If the electron distribution of quantum mechanics stood as the sole governing principle, the world would be a sea of nuclei and quantized low-level electrons, but the Pauli exclusion principle means there are discrete associations of nuclei and electrons, so that the universe at lower temperatures operates as a world of ordinary atoms leading to chemistry, structure, and all other rules we are familiar with in working with ordinary material. The sophistication of distributing electrons in energy levels comes from the Pauli principle.

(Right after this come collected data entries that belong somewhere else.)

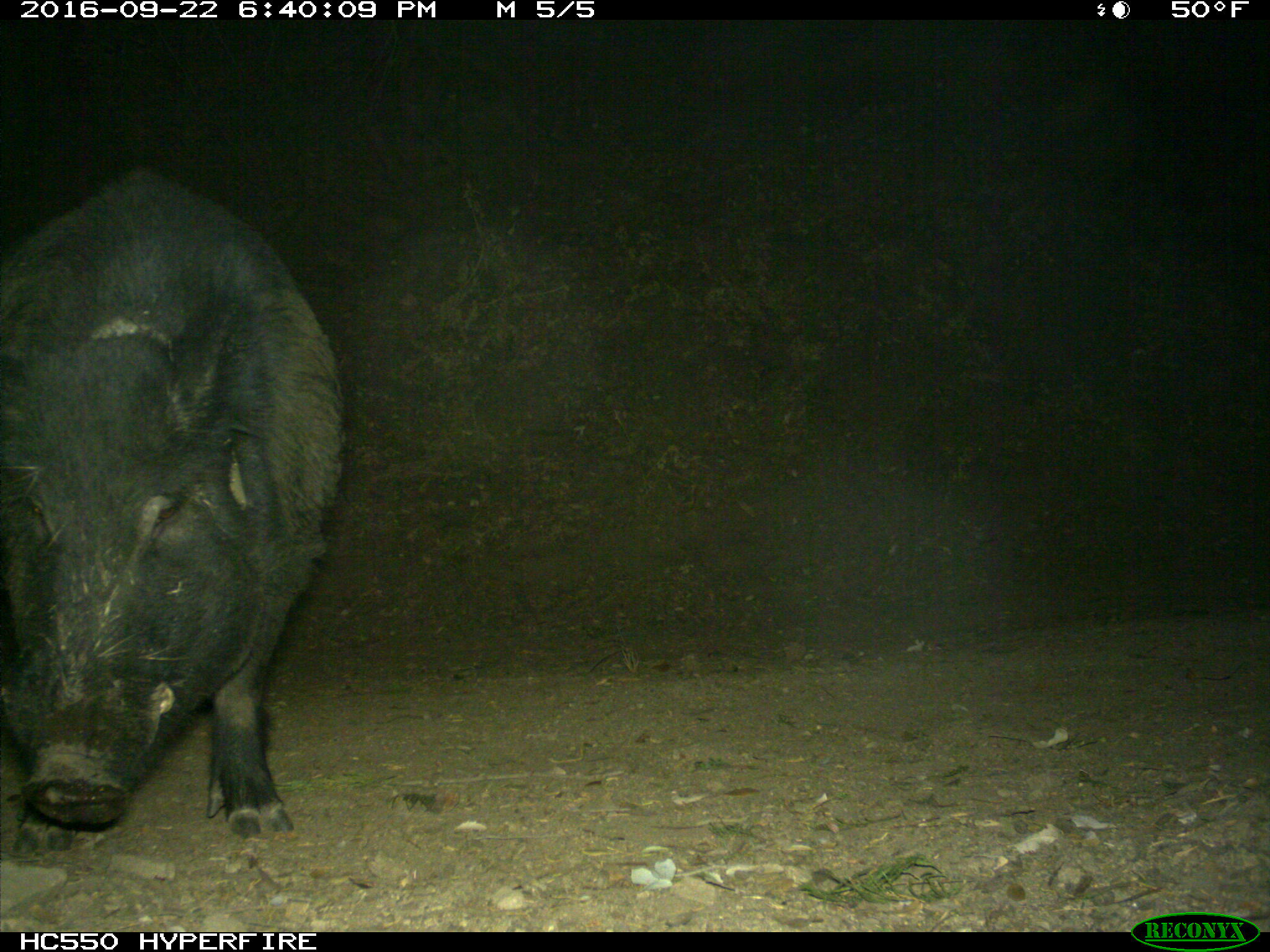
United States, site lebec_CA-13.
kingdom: Animalia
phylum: Chordata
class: Mammalia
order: Artiodactyla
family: Suidae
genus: Sus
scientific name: Sus scrofa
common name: wild boar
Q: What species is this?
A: Sus scrofa (wild boar).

Before looking at the principle in detail, let us restate the rules of chemistry in terms of emergence. In the study of the physical states of systems of atoms, the agents are nuclei and electrons and the rules are quantum mechanics and electricity and magnetism. The pruning relations that severely limit the eigen states (allowable atomic configurations) of matter are the solutions to the Schrodinger equation and the Pauli exclusion principle. The emergent behavior is the content of the science of chemistry: the periodic table of the elements, the rules of covalent bonding, ionic bonding, and metallic bonding, and the bulk properties of solids, liquids, and gases.

The simple statement of the exclusion principle is that no two electrons in an atom can have the same four quantum numbers. This leads to an understanding of the shell structure of atoms, the facts of chemical valence, the spectra of atoms and molecules, and the structure of crystals... It is a pruning rule deep within the laws of nature that only permits behavior of a certain symmetry character. It selects a set of states from all possible states.

Another feature of the exclusion principle is that it begins to illuminate how the whole may be different from the sum of the parts. For the exclusion principle has nothing to say about the behavior of an individual electron, yet it applies to a system of two or more electrons. The Pauli principle is a way of understanding why entities show in their togetherness laws of behavior different from the laws that govern them in isolation…

The previous argument is worth restating. The emergence of the periodic table has a special character. The pruning rule is apparently a deep principle of physics, but it is unrelated to the other laws of physics. Applying the rule and developing the consequences allow us much detailed information about the emergent higher hierarchical levels. A whole array of new phenomena come into play that did not previously exist. We can move from the properties of atoms to the properties of molecules and collections of molecules.

This emergence is so intriguing because it leads us to the enticing question of whether, at higher hierarchical levels, there are not other nondynamical principles that introduce new kinds of behavior. Since all of chemistry emerges from one nondynamical rule, might there be another rule that will illuminate biology, or a rule that will give insight into cognition? The existence of the Pauli principle, which totally organizes the chemical world, is a powerful incentive to look for such rules at higher hierarchical levels…

The Pauli principle indicates that our reductionist systems are not formally closed systems, and within science itself there is room for new kinds of pruning that will illuminate the emergent transition between hierarchies. This approach opens the way to thinking about problems. At each stage, any new selection principles can be subject to experimental verification, so that it is not a case of “anything goes.” Nevertheless, new approaches are out there to be tested. There is an incompleteness in our current science.

Of all the emergence criteria, I find the Pauli principle the most encouraging in terms of eventually understanding higher levels. At any level there may be a presently unknown selection that will illuminate the hierarchical emergence in some way that we don’t understand. That emboldens us to plunge ahead in our search for new laws of emergence that we have not dreamed of.